Hättest du gerne ein paar Schlüssel, um Gott besser zu verstehen?

  • Hör auf, intellektuell sein zu wollen. Er ist nicht beeindruckt, und es hilft dir auch nicht, beim "Glauben" besser zu werden. Ich meine nicht, dass du dein Gehirn abschalten sollst . Er hat es dir gegeben und es ist wahrscheinlich sowieso unterfordert, wenn man den wissenschaftlichen Erkenntnissen Glauben schenkt, nach denen die meisten Menschen nur einen Bruchteil ihrer Kapazität nutzen. Nur, dass das skeptische Untersuchen jeder denkbaren Möglichkeit allein dazu führt, dass du Angst bekommst, dich zu binden. Angst, etwas oder jemandem zu glauben.
  • Finde etwas heraus, was er will, dass du es tust und dann tu es! Ich weiß, dieser Rat hört sich noch merkwürdiger an als der vorherige. Wie lernt man, Gott zu verstehen oder wie wächst man im Glauben, indem man etwas tut? Nun ja, es ist auch eigentlich kein Ratschlag von mir, sondern etwas, das Jesus gesagt hat. "Meine Lehre ist nicht mein, sondern dessen, der mich gesandt hat. Will jemand seinen Willen tun, der wird innewerden, ob diese Lehre von Gott sei, oder ob ich aus mir selbst rede." (Joh 7:16-17)
  • Mit anderen Worten: wenn du herausfinden möchtest, ob Jesus echt ist und wenn du weiterhin in Gottes Wahrheit wandeln möchtest, dann tu etwas, das er gesagt hat. Während du es tust, wird dir klar werden, ob es die Wahrheit ist - oder völliger Müll.

    Wir sind wegen unserer Kultur, die geprägt ist von Liebe zur griechisch-römischen Renaissance viel zu verkopft und konzeptorientiert. Wir denken, dass "etwas zu glauben" etwas damit zu tun hat, eine Sache zu verstehen und ihr unsere mentale Zustimmung zu geben. Die Bibel wurde jedoch aus einer gänzlich anderen Mentalität heraus geschrieben. Die Autoren verstanden, dass man das lebt, was man glaubt, denn die Überzeugungen definieren die Schienen unseres Denkens. Wo immer diese Schienen hinführen, wird der Zug hingeleitet. Der Zug unseres Lebens wird diese Schienen nicht verlassen oder sonst irgend etwas tun, das wir nicht glauben.

    Man kann sich hier also sehr gut selber auf den Prüfstand stellen. Möchtest du wissen, was du wirklich glaubst? Schau dir an, was du tust, besonders dann, wenn du unter Druck kommst. Wenn du gestresst bist und der letzte Strohhalm in Sicht kommt. Wie Jakobus in seinem Buch sagte: "Was hilft es, meine Brüder, wenn jemand sagt, er habe Glauben, dabei aber keine Werke hat? Kann ihn denn der Glaube retten? So ist es auch mit dem Glauben: Wenn er keine Werke hat, so ist er an und für sich tot."
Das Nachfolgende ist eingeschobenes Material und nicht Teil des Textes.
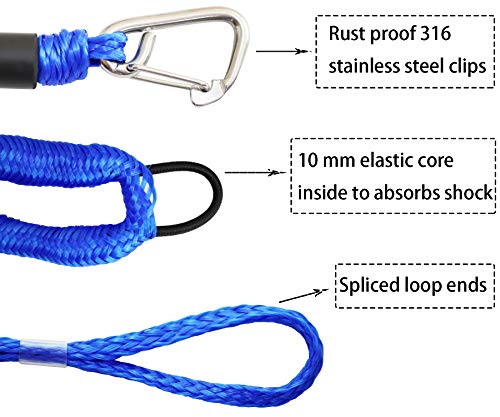 Blue Bungee Boat Dock Lines With Hook 4 Feet Dockline Mooring Rope Boat Accessories Docking Lines Pwc Shock Cords For Boats Kayak, Jet Ski, Canoe, Power Boat Wave Runner, Seadoo, Watercraft 4Pcs #TOP1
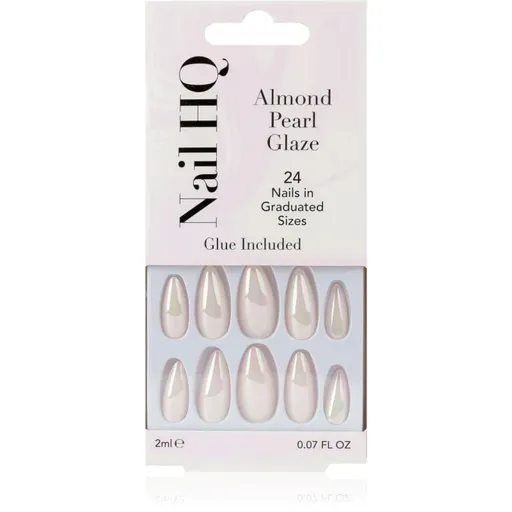 Nail HQ Almond umělé nehty Pearl Glaze 24 ks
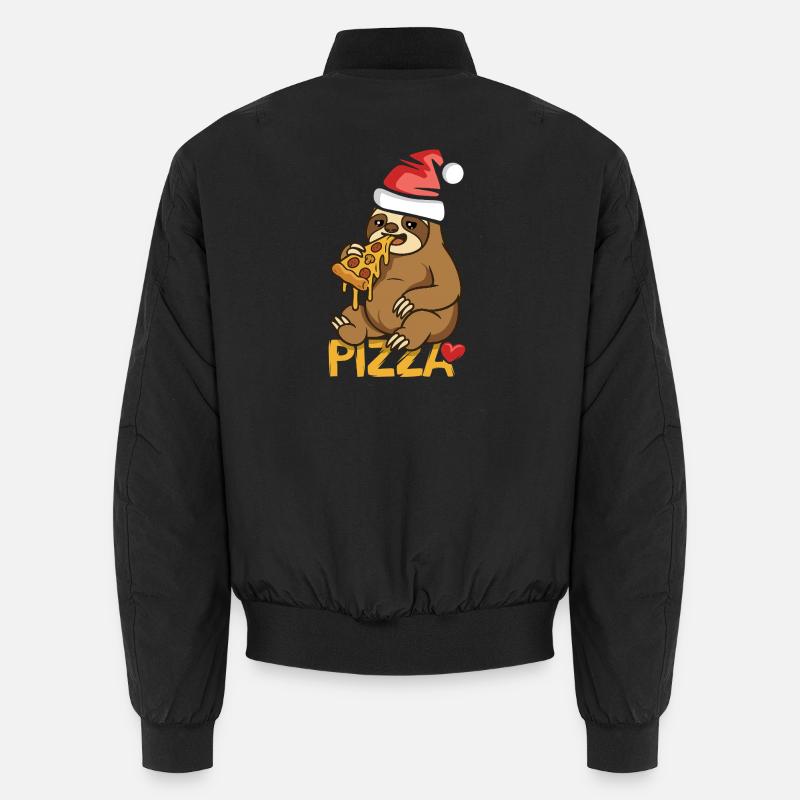 paresseux mangeant pizza Noël design Bomber unisexe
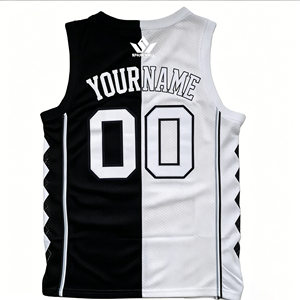 Camiseta de Baloncesto Personalizada SPARKWELL Azul y Blanca, Unisex, Sin Mangas, de Malla Sublimada, Transpirable, de Poliéster, Uniforme Deportivo para Equipos Adultos - Product Image 4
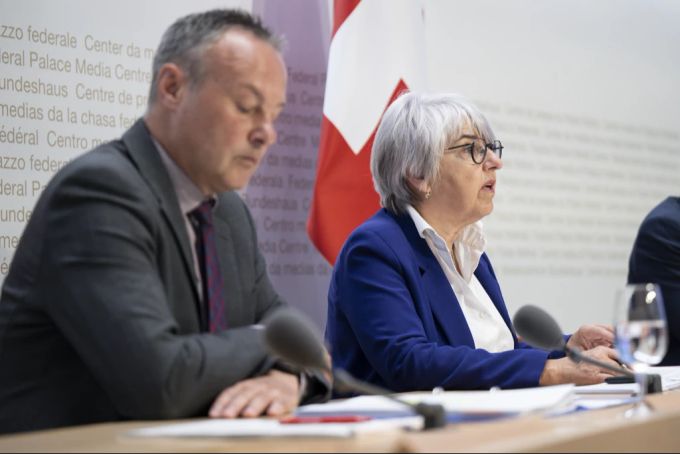 Bundesrätin Elisabeth Baume-Schneider erläuterte an einer Medienkonferenz die Gründe für ein Ja zur BVG-Reform. BVG-Reform Elisabeth Baume-Schneider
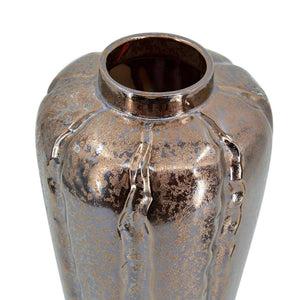 HomeRoots Set of Three Modern Bronze and Silver Round Ceramic Vases – Stylish Home Decor for Any Space 574261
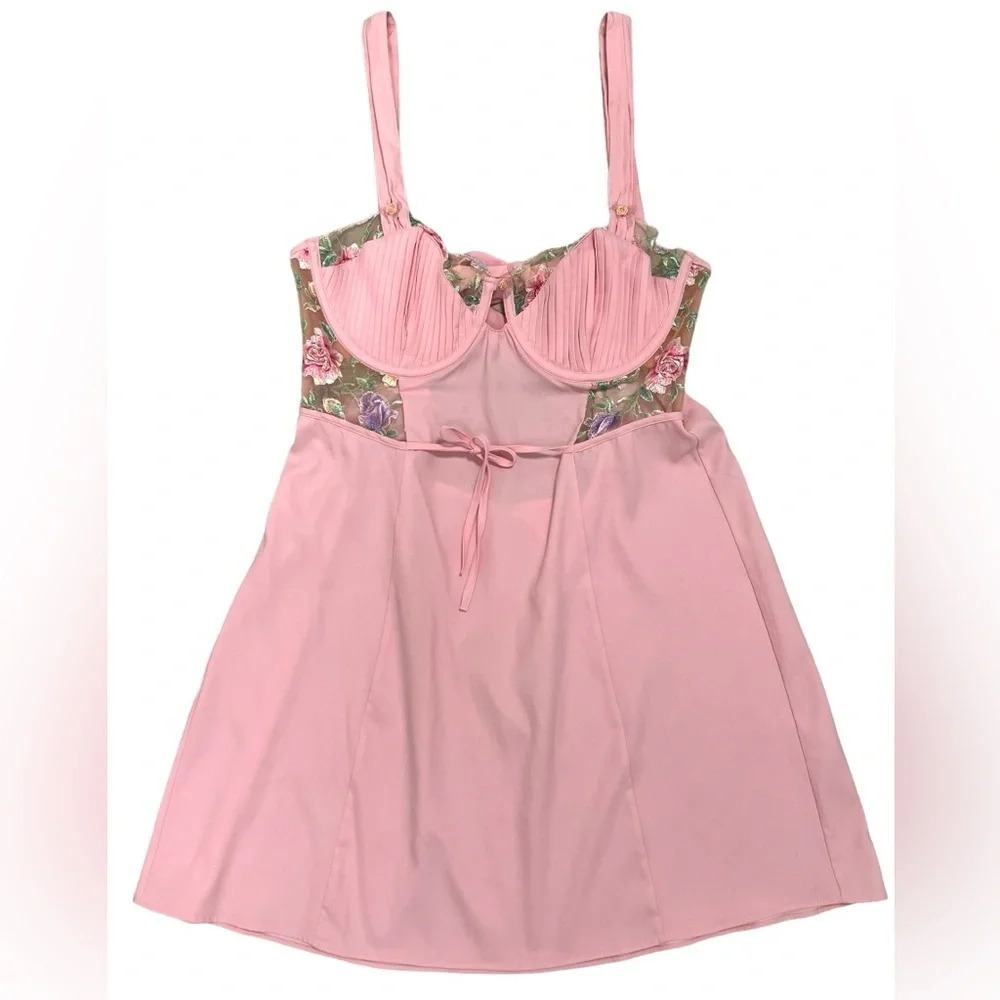 For Love And Lemons Pastel Rose Dress Slip Romantic Pink Mini women's  Size XL - Picture 7 of 14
    Ich habe einmal einen Kommentar eines Rabbis gelesen, der mit christlichen Kirchen zusammenarbeitete, um Israel zu unterstützen. Er sagte zu einem Freund: "Christen denken ganz anders als wir. Wenn sie sich eine Bibelstelle ansehen, dann fragen sie einander: 'Was glaubst du, was dieser Vers aussagt?'Wir Juden würden fragen: 'Was tust du, um diesen Vers zu verstehen?'" Vielleicht sollten wir, die wir uns Christen nennen, lange genug aufhören solche Angst vor "Werken" zu haben, bis wir erkennen, dass Glaube sehr praktisch ist und nicht intellektuell!

  • Werde dir klar darüber, das es darum geht, Gott ganz persönlich zu kennen. Wenn du Gott verstehen möchtest, ist es notwendig zu erkennen, dass alles, was er tut dazu dient, deine Beziehung zu ihm zu fördern. Eine höhere Vertrauensebene zu schaffen oder sich mit dir zu verbünden, um andere in Beziehung mit ihm zu bringen. Es ist Gottes Leidenschaft, Menschen zu lieben, dich zu lieben. Er liebt dich und er ist für dich.
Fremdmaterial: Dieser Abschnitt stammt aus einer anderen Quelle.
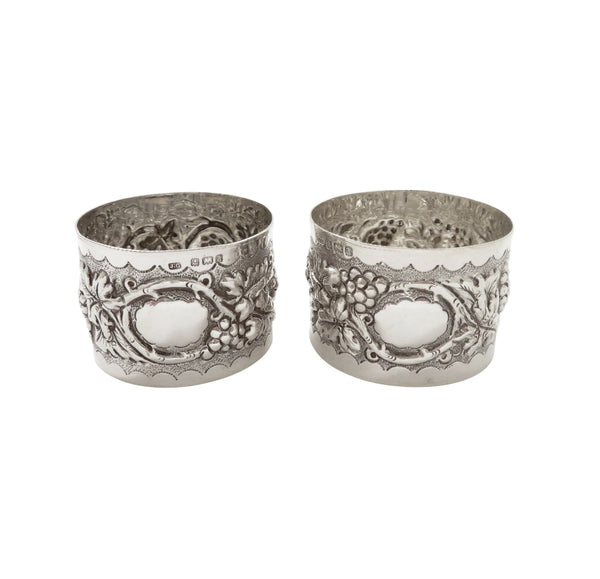 Pair of Antique Victorian Sterling Silver 'Grape & Vine' Napkin Rings in Case 1900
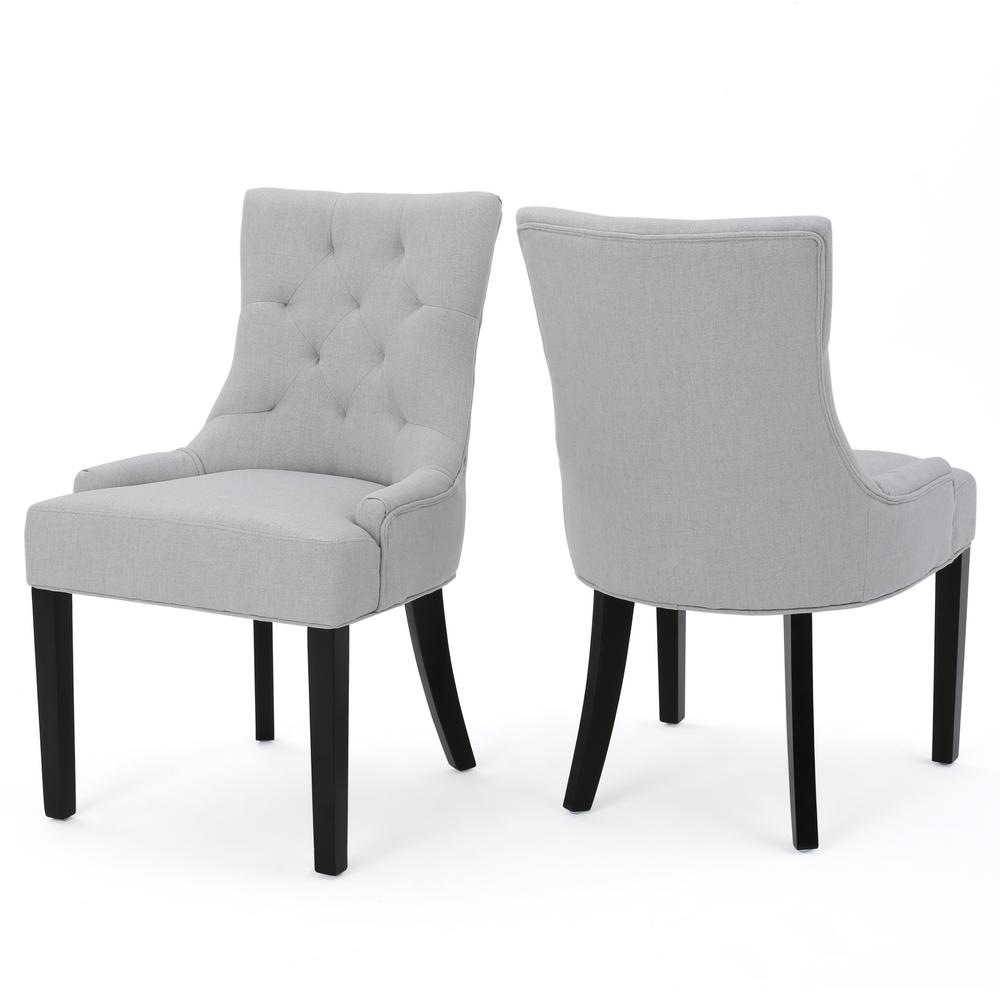 Noble House Hayden Light Grey Fabric Dining Chair (Set of 2)-299538 - The  Home Depot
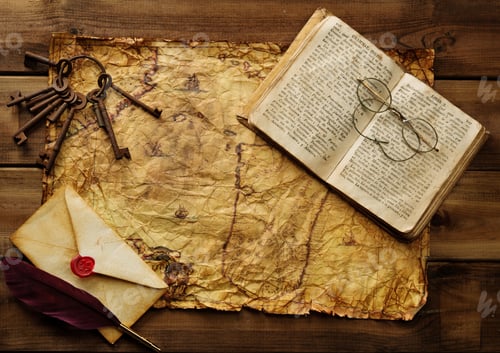 Preview: Writing Accessories Bunch Of Old Keys And Book On A Vintage Paper Over Wooden Background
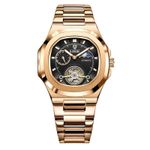 Fashion, accesorii si bijuterii - Barbati - Bijuterii barbati - Ceasuri barbati - Ceas Barbati Lige 6821 Rose Gold-Negru, Mecanic, Design Business, Rezistent Socuri, 3ATM - Infinity.ro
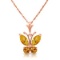 0.6 CTW 14K Solid Rose Gold Butterfly Necklace Citrine
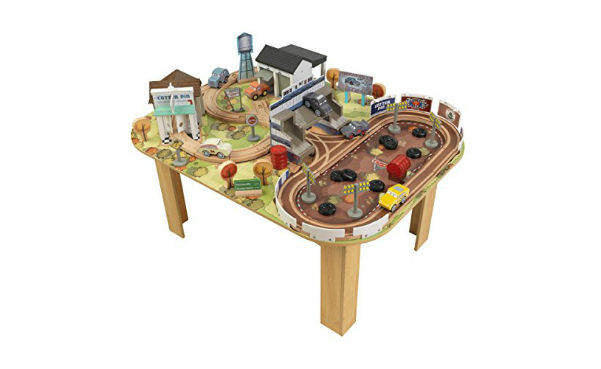 KIDKRAFT Disney Pixar Cars 3 Thomasville 70 Piece Wooden Track Set with Accessories and Table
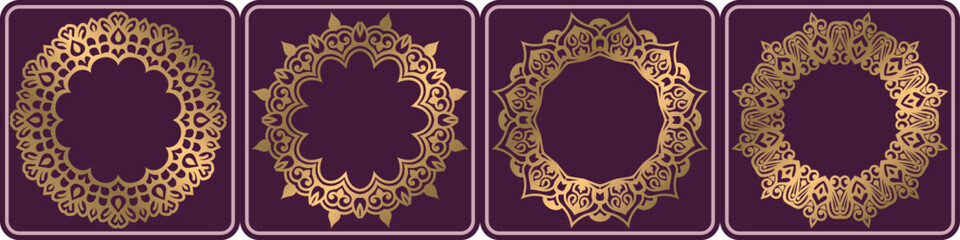 golden coloring art frame, wedding invitation cord design elements set.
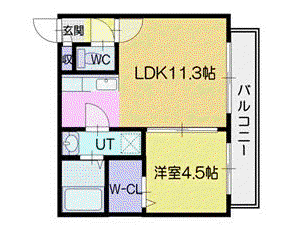 IMMUTABLE2(1LDK/3階)の間取り写真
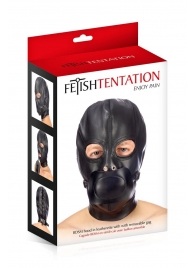 Маска-шлем с прорезями для глаз и регулируемым кляпом - Fetish Tentation - купить с доставкой в Керчи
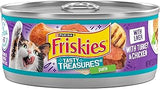 Purina Friskies Wet Cat Food Pate, Tasty Treasures Turkey Chicken Liver, Canned Cat Food Wet, Pack of 24 5.5 oz Cans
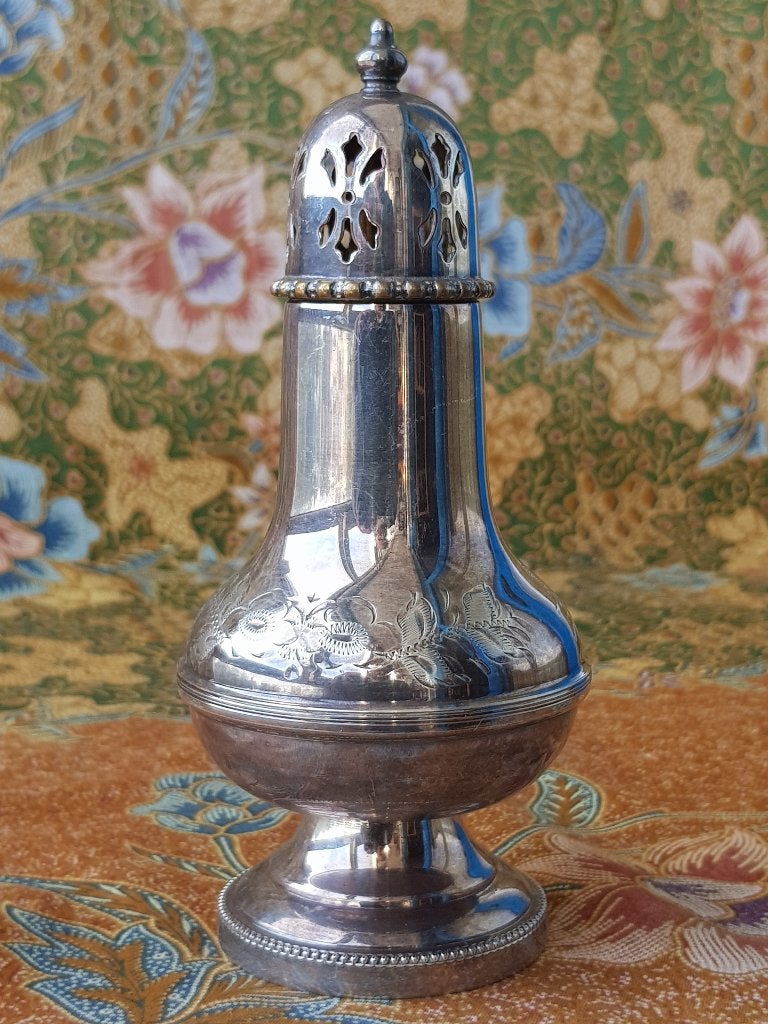 Antieke silverplate strooier uit Engeland 16,2 cm., Antiek en Kunst, Ophalen of Verzenden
Also: auf deiner Forschungsreise Gott zu kennen und zu verstehen, bewege dich auf ihn zu. Finde etwas in der Bibel, das du als persönliche Anweisung an dich erkennst, und dann tue es. Fang an, ihn zu fragen, welche Gedanken er über dich hat und glaube ihm, wenn spricht.

Wie kann ich also Gott besser verstehen? Als erstes sollte ich akzeptieren, dass ich zu diesem Zweck gemacht wurde: ihn zu kennen und mit ihm zu wandeln - mein ganzes Leben lang. Es geht nicht wirklich darum, ob ich es schaffe, heilig oder perfekt zu leben, sondern darum, mit ihm in einer echten Beziehung zu leben. Das Verhalten passt sich im Allgemeinen an, wenn das Herz entsprechend ausgerichtet ist.